* PROBLEM TO WORK ON
Would it be possible to copy exactly the lines from the one containing "New Zealand, site" to the end of the entries, including both and nothing else?

Saved entries
┌──
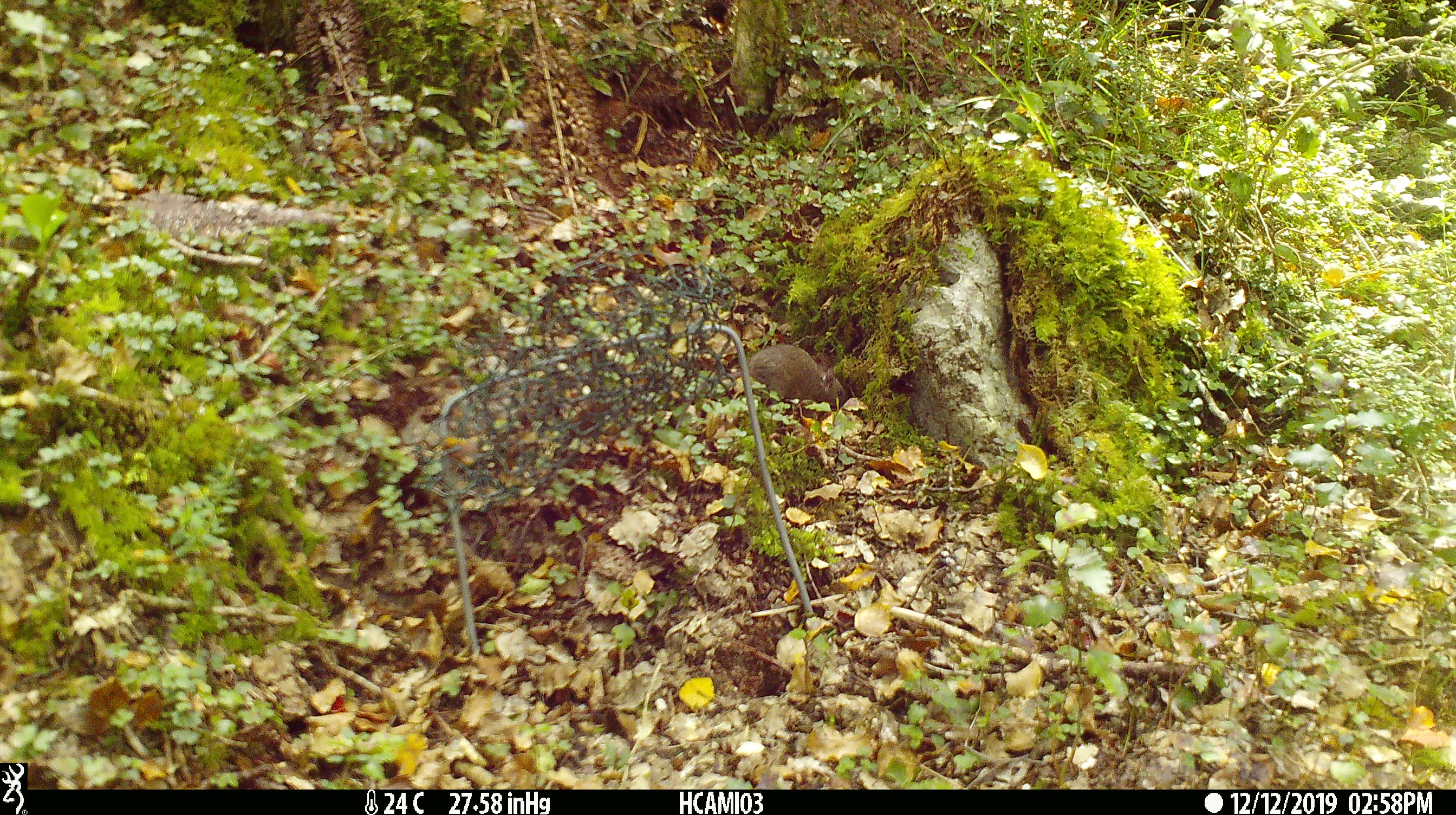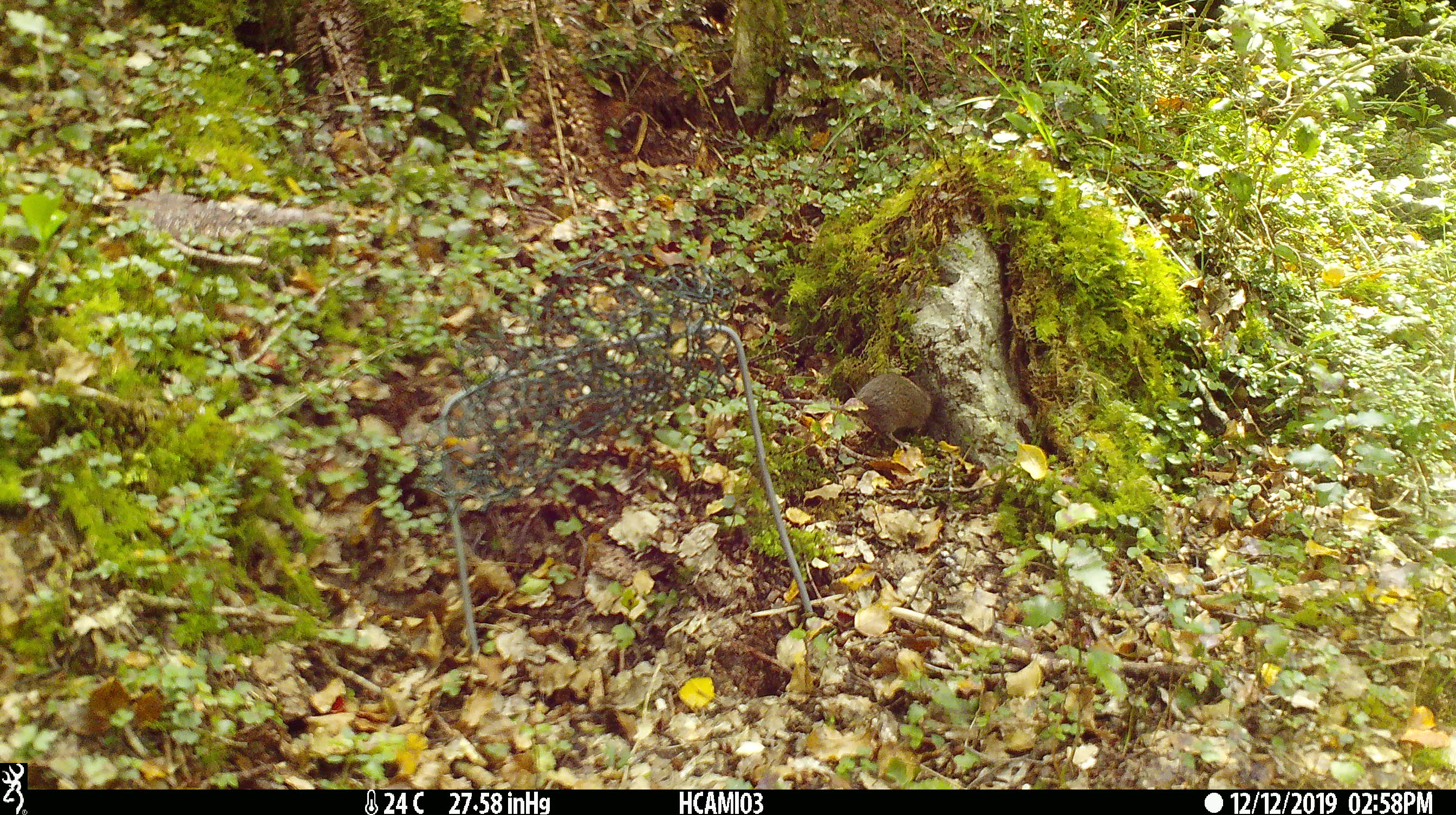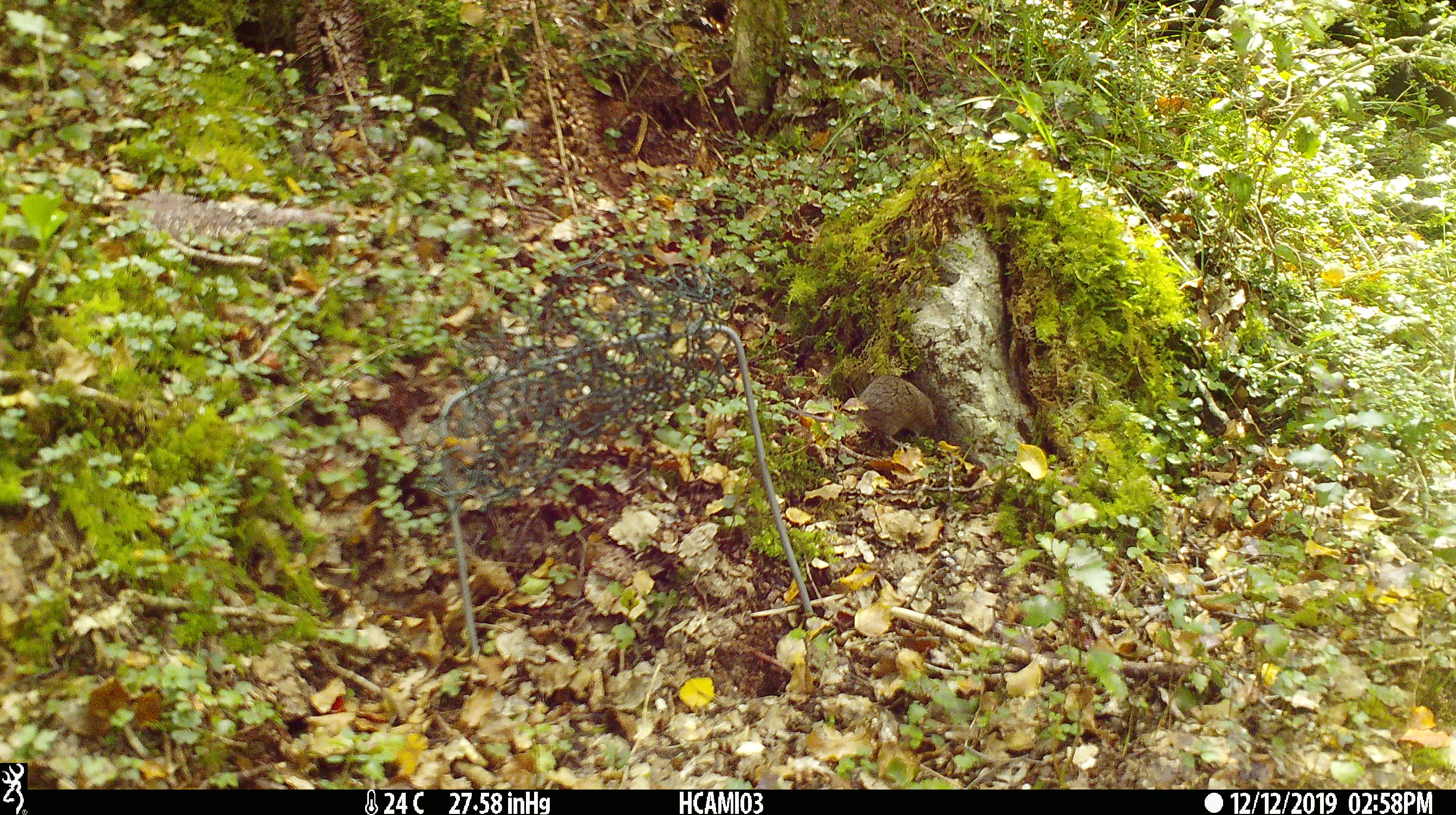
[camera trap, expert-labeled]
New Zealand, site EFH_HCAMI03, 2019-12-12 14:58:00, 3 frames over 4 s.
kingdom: Animalia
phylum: Chordata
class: Mammalia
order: Rodentia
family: Muridae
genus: Mus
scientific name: Mus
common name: mouse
└──
* RESPONSE
New Zealand, site EFH_HCAMI03, 2019-12-12 14:58:00, 3 frames over 4 s.
kingdom: Animalia
phylum: Chordata
class: Mammalia
order: Rodentia
family: Muridae
genus: Mus
scientific name: Mus
common name: mouse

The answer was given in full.